近年、運動前後におけるストレッチの効果についての研究が多く行われています。

特に注目されるのは、ストレッチをすることでパフォーマンスが下がる、

そうした論文が多く出されている事です。

一方ではパフォーマンスが高まるというものもありますが、

実験室における環境においてはやらない方が良いというのが上回っている感じがあります。

何のためにストレッチをやるのか?

まずはそこから始めて欲しい所ですが、

ケガの予防のためという主張に対しては、

ケガの予防にならないという論文をご紹介します。

A randomized trial of preexercise stretching for prevention of lower-limb injury.
Med Sci Sports Exerc. 2000 Feb;32(2):271-7.

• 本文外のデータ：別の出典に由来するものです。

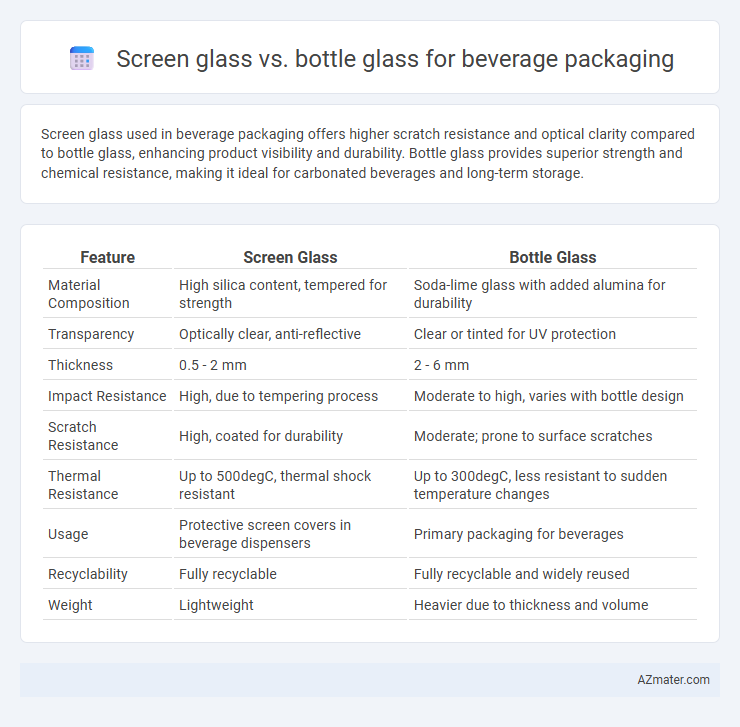 Screen glass vs. bottle glass for beverage packaging

Screen glass used in beverage packaging offers higher scratch resistance and optical clarity compared to bottle glass, enhancing product visibility and durability. Bottle glass provides superior strength and chemical resistance, making it ideal for carbonated beverages and long-term storage.

| Feature | Screen Glass | Bottle Glass |
|---|---|---|
| Material Composition | High silica content, tempered for strength | Soda-lime glass with added alumina for durability |
| Transparency | Optically clear, anti-reflective | Clear or tinted for UV protection |
| Thickness | 0.5 - 2 mm | 2 - 6 mm |
| Impact Resistance | High, due to tempering process | Moderate to high, varies with bottle design |
| Scratch Resistance | High, coated for durability | Moderate; prone to surface scratches |
| Thermal Resistance | Up to 500degC, thermal shock resistant | Up to 300degC, less resistant to sudden temperature changes |
| Usage | Protective screen covers in beverage dispensers | Primary packaging for beverages |
| Recyclability | Fully recyclable | Fully recyclable and widely reused |
| Weight | Lightweight | Heavier due to thickness and volume |

AZmater.com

http://www.ncbi.nlm.nih.gov/pubmed/10694106

軍人を相手にした実験ですが、

ストレッチをしたかどうかでは差がないという結果になっています。

ケガをする原因というのはウォーミングアップだけで避けられるものではない、

そういった事が示されているとも言えます。

また、自転車での実験で明確にパフォーマンスが下がったというものもあります。

 
Cycling efficiency and time to exhaustion are reduced after acute passive stretching administration.
Scand J Med Sci Sports. 2012 Dec;22(6):737-45. doi: 10.1111/j.1600-0838.2011.01327.x. Epub 2011 May 12.

http://www.ncbi.nlm.nih.gov/pubmed/21564308

こちらでは自転車を使って測定してみた結果、

持久力が大幅に下がったというものです。

なお、これらのストレッチというのがどのようなものか、

また一つの部位に何秒程度実施しているのかがポイントとなりますので、

そうした点も理解してやるかやらないかを選択するのが大事になるかと思います。

なお、現状ではメリットが少ないように感じられます。